Nous manquons de séparation des pouvoirs. Nous manquons de liberté de la presse. Nous manquons de parlementarisme. Nous manquons de protection des droits individuels. Nous sommes de plus en plus enserrés dans des réglementations étouffantes et jamais la bureaucratie n’a eu autant de poids dans nos vies quotidiennes.

Thèse 3. Nous ne sommes pas menacés par l’hédonisme.

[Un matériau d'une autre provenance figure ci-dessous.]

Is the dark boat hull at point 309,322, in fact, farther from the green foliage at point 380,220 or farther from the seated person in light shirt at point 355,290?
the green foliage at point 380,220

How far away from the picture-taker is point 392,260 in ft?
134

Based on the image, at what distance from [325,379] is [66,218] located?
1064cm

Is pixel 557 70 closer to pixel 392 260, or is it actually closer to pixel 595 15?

Nous serions, à en croire de nombreux commentateurs, soumis à l’influence croissante des « libéraux libertaires ». Les hédonistes soixante-huitards auraient imposé leurs idées et seraient à l’origine des politiques actuelles en matière d’école, de mœurs, de vie quotidienne. Sans aucun doute, une partie des délires soixante-huitards ont été recyclés par les divers gouvernements de droite, comme de gauche, en France et à l’étranger. L’évolution de certains des soixante-huitards célèbres corrobore cette analyse. Mais, sauf dans certains milieux, ce n’est pas l’hédonisme débridé qui menace nos sociétés. Le capitalisme se moque pas mal de séduire les individus. La destruction de l’industrie n’a pas ouvert la voie au « droit à la paresse ». Pour la majorité des jeunes, ces années ont surtout été des années de « galère » et l’absence de perspectives de stable mine la santé physique et mentale d’une partie des jeunes générations. Pour toutes les classes d’âge, la qualité de la vie au travail s’est considérablement dégradée. Les frasques des quelques pour cent des classes moyennes supérieures ne sont pas la norme.

Il y a un autre aspect. Mai 1968 fut, en partie, marqué par toute une série de revendications visant une plus grande liberté sexuelle. Et sur ce plan, reconnaissons que les réformes ont été faites qui sont positives. Personne ne peut vouloir revenir à la pénalisation de l’homosexualité ni à la notion de « chef de famille ». Les avancées législatives qui ont permis l’égalité juridique des hommes et des femmes doivent être préservées. Mais ce à quoi nous sommes confrontés aujourd’hui, c’est à un retour en force de « l’ordre moral » à l’ancienne, mais avec d’autres normes : glorification de l’homosexualité et du « trans », dénonciation de la sexualité (rebaptisée « hétérosexualité »), développement tous azimuts de la censure woke. Sous De Gaulle, on interdisait l’adaptation de La Religieuse de Diderot par Rivette. Aujourd’hui on interdit Eschyle, on prive Lucky Luke de sa cigarette et on commence à brûler des livres inconvenants, comme cela a été fait dans une école canadienne. Les livres anticolonialistes étaient interdits et Maspero criblé d’amendes sous De Gaulle et Pompidou. Aujourd’hui les postcoloniaux et décoloniaux font la loi et refoulent toute pensée un peu différente.

Nous sommes normés, formatés, nos plaisirs sont réglementés et le droit d’être heureux est soumis à la stricte étiquette du « politiquement correct ». Travailler pour tenter de gagner de l’argent pour acheter des gadgets de plus en plus débiles, voilà le prétendu hédonisme contemporain. Marcuse avait dénoncé la « désublimation répressive », c’est-à-dire une prétendue libération pulsionnelle qui ne visait qu’à soumettre Éros au principe de rentabilité. Nous y sommes. Éros mis au service de la pulsion de mort : tout notre monde est là.